Vietnamese American will lead questioning in Jan. 6 select committee probe of failed insurrection

SCREEN CAPTURE
Rep. Stephanie Murphy, left, will lead the questioning of the House Jan. 6 Select Committee.


Congressmember Stephanie Murphy will be one of the key questioners in today's hearing by the House Jan. 6 select committee investigating the violent failed 2021 coup of US Congress.

The spotlight will be on Murphy, the only Vietnamese American woman in Congress and a member of the select committee investigating the Capitol insurrection. Tuesday's hearing will fconnect the dots between people in Donald Trump’s circle and the rightwing radicals -- the Proud Boys and the Oath Keepers that egged on the mob that forced their way into the Capitol on Jan. 6, 2021.

“We will lay out the body of evidence that we have that talks about how the president’s tweet on the wee hours of Dec. 19 of, ‘Be there, be wild,’ was a siren call to these folks,” Murphy said on NBC’s Meet the Press on Sunday. 


The hearing could be one of the most consequential held by the panel, potentially answering the long unresolved question of whether Trump knew that far right extremist groups such as the Proud Boys and Oath Keepers would storm the Capitol, and whether the president was in contact through intermediaries with the groups’ leaders, who have since been indicted for seditious conspiracy.

“We will lay out a body of evidence that we have that talks about how the President’s tweets on the wee hours of Dec. 19 of ‘Be there, Be wild’ was a siren call to these folks,” Murphy said, referencing a tweet where Trump alleged it was statistically impossible he lost the election.


“We’ll talk in detail about what that caused them to do, how that caused them to organize, as well as who else was amplifying that message,” referring to those members of Congress and Trump's administration.

Murphy will lead the questioning during the Tuesday televised hearing along with Rep. Jamie Raskin, D-MD.

Without revealing any details of the closed-door testimony of form White House Counsel Pat Cipollone's meeting Friday with the select committee.

Cipollone testimony came after former White House aide Cassidy Hutchinson revealed alleged details about Cipollone's actions that day and the days leading to the attempted insurrection that temporarily inerrupted Congress' certification of the presidential election results during which lives were lost and scores of injuries suffered by law enforcement that tried to prevent the mobs from entering the building.

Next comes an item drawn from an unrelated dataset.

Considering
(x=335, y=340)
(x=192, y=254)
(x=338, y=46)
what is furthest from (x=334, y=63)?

Murphy, a conservative Democrat who will not be running for re-election this year, said the select committee was able to get Cipollone “to confirm the concerns that he did have” about efforts to overturn President Biden's landslide victory.

“He made very clear that he took the side of many of the folks that you’ve already seen come before the committee, and was asserting that there wasn’t enough evidence to prove that the election was not free and fair,” Murphy told MTP host Chuck Todd.